Dear also restructured the fund’s private-equity unit, reducing the number of external managers while pushing for lower fees and better terms. From fiscal 2006 through 2008, Calpers committed $36.7 billion to external private equity managers; from fiscal 2009 through 2012, that fell to $5.2 billion, according to figures the fund provided. Private equity was up 12 percent for the year as of Dec. 31, about half its benchmark.

“It takes a long time for a private-equity portfolio to reflect decisions to improve it,” Dear said. “What I found was a portfolio with too many general partners and too many funds. That was a problem from a portfolio-management standpoint, but more importantly it dragged the portfolio toward the average.”

“To obtain the return premium we expect from private equity, the plus 3 percentage points, you really have got to have the largest proportion of your assets with the best managers,” he said. “Private equity is the case in point that taking a short-term view is like pulling up a carrot to see how it’s growing.”

While the fund targets a 7.5 percent annual return, it spreads gains and losses over 15 years to reduce the volatility in the amount it asks taxpayers to provide through employer contributions for pension benefits.

Four Times

The state and local governments paid $7.8 billion to the fund in the last fiscal year to cover the cost of those benefits, almost four times more than a decade earlier.

Calpers and other public pensions have come under fire for assuming unrealistically high rates of return on invested assets. The rate can mask how much is really needed to cover benefits promised to government workers. A lower figure would require more from taxpayers to cover the costs.

Governor Jerry Brown, a Democrat, and lawmakers last year enacted a package of bills that caps pension benefits for public workers and requires new employees to pay for half of their pension costs.
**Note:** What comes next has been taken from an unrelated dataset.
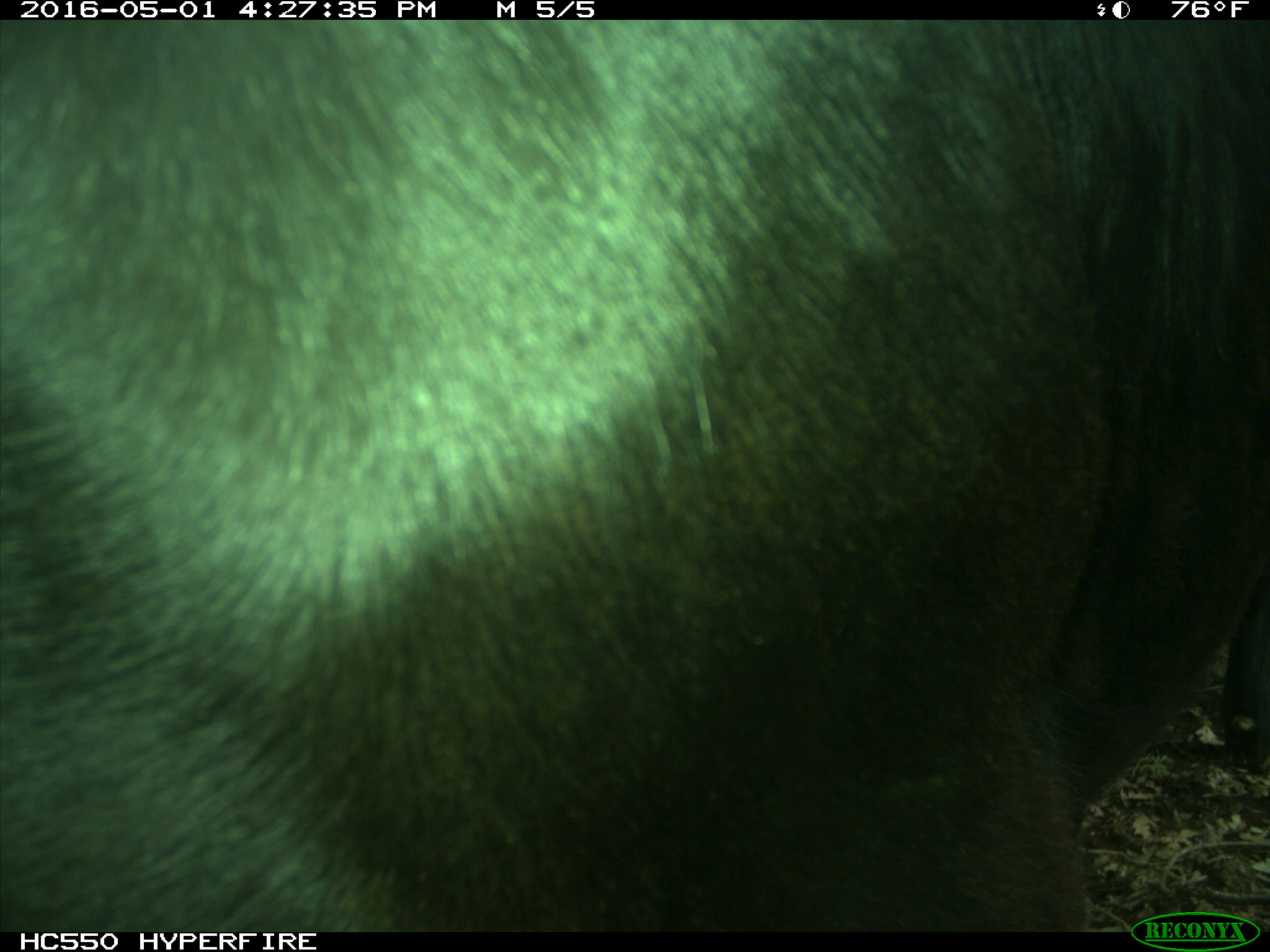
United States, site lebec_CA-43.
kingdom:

The same savings will be sought from current employees through bargaining with their unions to lower projected obligations as much as $55 billion over 30 years.

“It is encouraging to see improvement in Calpers returns for the 2012 calendar year, which signals a better second half of the year for the pension fund,” said state Senator Mimi Walters, a Republican from Irvine who is vice-chair of the Public Employment and Retirement Committee. “However, I wouldn’t call a modest improvement a resurgence.”

“The massive losses the fund has experienced over the last five years will take more than one 13 percent annual increase to be considered a resurgence,” she said.